本日はカテゴライゼーションに関して記載します。
ちょっと前にネットとかでもよく売れていた明治乳業のヨーグルトLG21を飲んでみました。味はあっさりした飲むヨーグルト的な感じで飲みやすかったです。また、この商品に使われているLG21乳酸菌が胃癌の発生原因の一つとされるヘリコバクター・ピロリなるものの活動を抑える効果があるようで、健康にも良さそうな気がします。1本112mlで税別126円ですからちょっとだけ高めの価格設定になっています。健康関連商品がたくさんある中で同じような健康関連商品を販売したとしても売れるものでもありません。このヨーグルトLG21がピロリ菌を抑えるという消費者から通常の商品とは違ったものと位置付けられたからこそ高価格にもかかわらず売れたということなのです。ヨーグルトLG21は、新たに消費者ニーズが存在しているものの、消費者にとって今までになかった判断軸を創りだし、ほかの類似の商品群からはっきりと区別できる差別化軸を成立させたということになります。ほかの例として虫歯予防のための健康ガム「キシリトールガム」があります。虫歯を治療するという発想から健康な歯を維持するという考え方の転換を行い成功しました。虫歯になる人は日本人全体の1割に過ぎないところ、虫歯になる前の9割の人も顧客に取り込み、新市場を開拓。ガムというカテゴリーの中での異質化を図ったのです。

········

作業内容
1/ 次の(a)〜(c)が本文の内容と一致するかどうかを、それぞれ「はい」か「いいえ」で答え、判断の根拠となる本文の語句をそのまま引用してください。(a) ヨーグルトLG21は1本112mlで税別126円である。(b) 虫歯になる人は日本人全体の3割である。(c) キシリトールガムは、虫歯を治療するという発想を打ち出して成功した。
2/ 本文のうち「本日はカテゴライゼーションに関して記載します。」を含む語句から始め、「中での異質化を図ったのです。」の後で止める範囲を、一字一句変えずに書き写してください。

········

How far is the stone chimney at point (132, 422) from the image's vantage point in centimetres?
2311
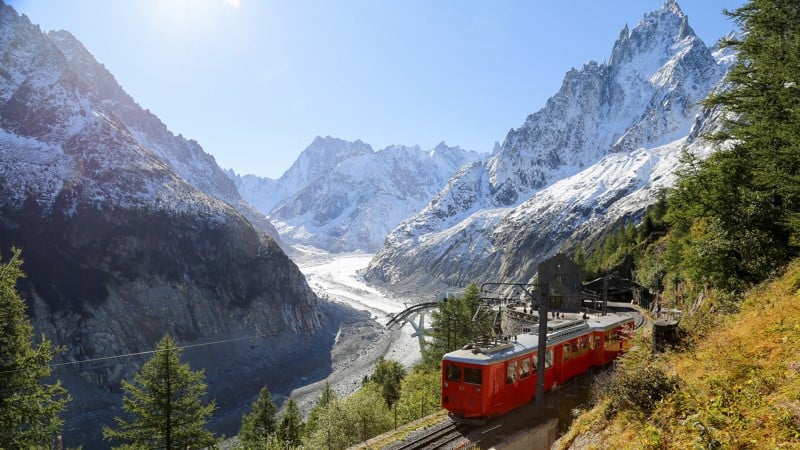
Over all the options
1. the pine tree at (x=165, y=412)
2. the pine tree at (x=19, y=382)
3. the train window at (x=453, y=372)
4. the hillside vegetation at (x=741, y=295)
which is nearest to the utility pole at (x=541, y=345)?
the hillside vegetation at (x=741, y=295)

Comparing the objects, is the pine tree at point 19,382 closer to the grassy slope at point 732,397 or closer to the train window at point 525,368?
the grassy slope at point 732,397

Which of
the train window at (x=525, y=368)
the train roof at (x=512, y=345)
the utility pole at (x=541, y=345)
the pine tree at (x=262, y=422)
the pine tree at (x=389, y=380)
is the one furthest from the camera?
the pine tree at (x=389, y=380)

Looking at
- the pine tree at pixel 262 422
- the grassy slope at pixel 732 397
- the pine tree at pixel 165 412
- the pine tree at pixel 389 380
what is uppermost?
the grassy slope at pixel 732 397

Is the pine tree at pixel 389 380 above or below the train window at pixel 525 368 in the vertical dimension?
below

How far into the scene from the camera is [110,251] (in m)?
89.9

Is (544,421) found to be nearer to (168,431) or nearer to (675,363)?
(675,363)

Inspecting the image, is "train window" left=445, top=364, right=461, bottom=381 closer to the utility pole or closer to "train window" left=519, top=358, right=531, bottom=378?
"train window" left=519, top=358, right=531, bottom=378

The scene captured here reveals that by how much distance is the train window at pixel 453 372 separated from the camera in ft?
62.5

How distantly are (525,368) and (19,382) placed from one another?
1941cm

········

回答内容
1/
(a) はい:「1本112mlで税別126円」
(b) いいえ:「虫歯になる人は日本人全体の1割に過ぎない」
(c) いいえ:「虫歯を治療するという発想から健康な歯を維持するという考え方の転換を行い成功しました」

2/
本日はカテゴライゼーションに関して記載します。
ちょっと前にネットとかでもよく売れていた明治乳業のヨーグルトLG21を飲んでみました。味はあっさりした飲むヨーグルト的な感じで飲みやすかったです。また、この商品に使われているLG21乳酸菌が胃癌の発生原因の一つとされるヘリコバクター・ピロリなるものの活動を抑える効果があるようで、健康にも良さそうな気がします。1本112mlで税別126円ですからちょっとだけ高めの価格設定になっています。健康関連商品がたくさんある中で同じような健康関連商品を販売したとしても売れるものでもありません。このヨーグルトLG21がピロリ菌を抑えるという消費者から通常の商品とは違ったものと位置付けられたからこそ高価格にもかかわらず売れたということなのです。ヨーグルトLG21は、新たに消費者ニーズが存在しているものの、消費者にとって今までになかった判断軸を創りだし、ほかの類似の商品群からはっきりと区別できる差別化軸を成立させたということになります。ほかの例として虫歯予防のための健康ガム「キシリトールガム」があります。虫歯を治療するという発想から健康な歯を維持するという考え方の転換を行い成功しました。虫歯になる人は日本人全体の1割に過ぎないところ、虫歯になる前の9割の人も顧客に取り込み、新市場を開拓。ガムというカテゴリーの中での異質化を図ったのです。